Mountain Skills: Brian Lazar on 20 years of education, safety and snow science

Is it safer to be a backcountry skier now than it was 20 years ago? It’s a complicated question, but most snow-safety gurus believe the answer is yes. We spoke with eight leaders in avalanche mitigation and rescue about the progress made—and challenges that remain—since Backcountry premiered. 

Brian Lazar, 40, is the deputy director of the Colorado Avalanche Information Center and the former executive director of AIARE. He is based in Boulder, Colorado. Here’s an excerpt from our conversation on 20 years of education, safety and snow science.


Brian Lazar digs avy safety. [Photo] Diego Allolio

Avalanche education has gone through quite a bit of refinement in the last 20 years. Twenty years ago, there were a small number of very expert avalanche educators, but there was no well-developed approach with golden objectives and consistent learning outcomes. Now, being able to decide where you’re going to go—and more importantly, where you’re not going to go, based on the avalanche hazard for the day—is more important than understanding the nuances of snow science. And I think that’s a good shift.

Avalanche courses are combatting what humans are apt to do—which is making emotional decisions—with tactics that we know have the best chance of helping people stay alive. We’re teaching a repeatable decision-making process that employs things like checklists. This has worked in other industries like aviation and medicine.
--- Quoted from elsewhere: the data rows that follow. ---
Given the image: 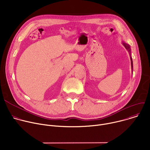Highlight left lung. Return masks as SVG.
<instances>
[{"mask_svg": "<svg viewBox=\"0 0 150 150\" xmlns=\"http://www.w3.org/2000/svg\"><path fill=\"white\" fill-rule=\"evenodd\" d=\"M122 44L123 45L125 46V47L126 48V49L129 52V54H130V57H131V68H132V72H133V61H132V59L131 57V47L129 45H127L124 42H122Z\"/></svg>", "mask_w": 150, "mask_h": 150, "instance_id": "1", "label": "left lung"}]
</instances>
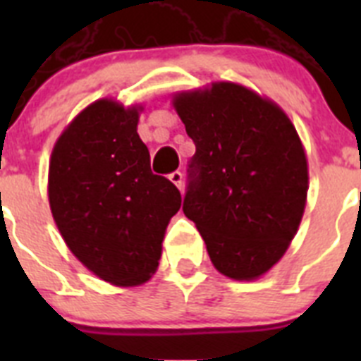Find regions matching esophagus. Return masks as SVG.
Instances as JSON below:
<instances>
[{"instance_id": "34e87169", "label": "esophagus", "mask_w": 361, "mask_h": 361, "mask_svg": "<svg viewBox=\"0 0 361 361\" xmlns=\"http://www.w3.org/2000/svg\"><path fill=\"white\" fill-rule=\"evenodd\" d=\"M170 180L178 188V190H183L184 188V177H183V171H173L170 173Z\"/></svg>"}]
</instances>
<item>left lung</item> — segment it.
I'll return each mask as SVG.
<instances>
[{
  "label": "left lung",
  "mask_w": 361,
  "mask_h": 361,
  "mask_svg": "<svg viewBox=\"0 0 361 361\" xmlns=\"http://www.w3.org/2000/svg\"><path fill=\"white\" fill-rule=\"evenodd\" d=\"M195 145L183 212L213 266L253 280L279 262L307 197V161L295 126L276 104L233 82L175 97Z\"/></svg>",
  "instance_id": "1"
}]
</instances>
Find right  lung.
<instances>
[{"mask_svg":"<svg viewBox=\"0 0 361 361\" xmlns=\"http://www.w3.org/2000/svg\"><path fill=\"white\" fill-rule=\"evenodd\" d=\"M139 114L101 99L56 142L49 199L66 245L99 279L137 286L155 273L180 191L152 173Z\"/></svg>","mask_w":361,"mask_h":361,"instance_id":"1","label":"right lung"}]
</instances>
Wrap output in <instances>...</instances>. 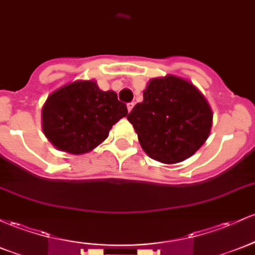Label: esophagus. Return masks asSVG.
I'll use <instances>...</instances> for the list:
<instances>
[{"label":"esophagus","instance_id":"34e87169","mask_svg":"<svg viewBox=\"0 0 255 255\" xmlns=\"http://www.w3.org/2000/svg\"><path fill=\"white\" fill-rule=\"evenodd\" d=\"M133 106H134V103H128V104H127V109H128V111H132Z\"/></svg>","mask_w":255,"mask_h":255}]
</instances>
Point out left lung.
<instances>
[{
    "instance_id": "obj_1",
    "label": "left lung",
    "mask_w": 255,
    "mask_h": 255,
    "mask_svg": "<svg viewBox=\"0 0 255 255\" xmlns=\"http://www.w3.org/2000/svg\"><path fill=\"white\" fill-rule=\"evenodd\" d=\"M144 100L128 114L142 150L151 158L172 164L200 149L212 127V110L194 85L173 75L152 78Z\"/></svg>"
}]
</instances>
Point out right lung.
Instances as JSON below:
<instances>
[{
	"label": "right lung",
	"instance_id": "obj_1",
	"mask_svg": "<svg viewBox=\"0 0 255 255\" xmlns=\"http://www.w3.org/2000/svg\"><path fill=\"white\" fill-rule=\"evenodd\" d=\"M127 113L115 92L102 91L94 81H76L48 97L42 125L57 149L80 155L104 141L111 127Z\"/></svg>",
	"mask_w": 255,
	"mask_h": 255
}]
</instances>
A lot of avalanche centers are communicating the risks by listing the avalanche problems, which is very new. So people are reading the forecast and they’re writing down what the avalanche problems are for the day, where they exist, and then part of the checklist process is deciding which terrain should be ruled out for the day. For example, if you read through the forecast and sat down with your group and said, “Based on the problem today, which is large, destructive persistent slabs on north aspects above treeline, we’re not going to ski Avalanche Bowl because it’s got that problem and it faces that direction at that elevation.” Then, when you get in the field and you’re all looking at Avalanche Bowl and it’s full of powder, you’re much less likely to let emotions override you and go, “Hey, why don’t we just ski it?” when you’ve made the decision ahead of time to rule out that terrain for the day.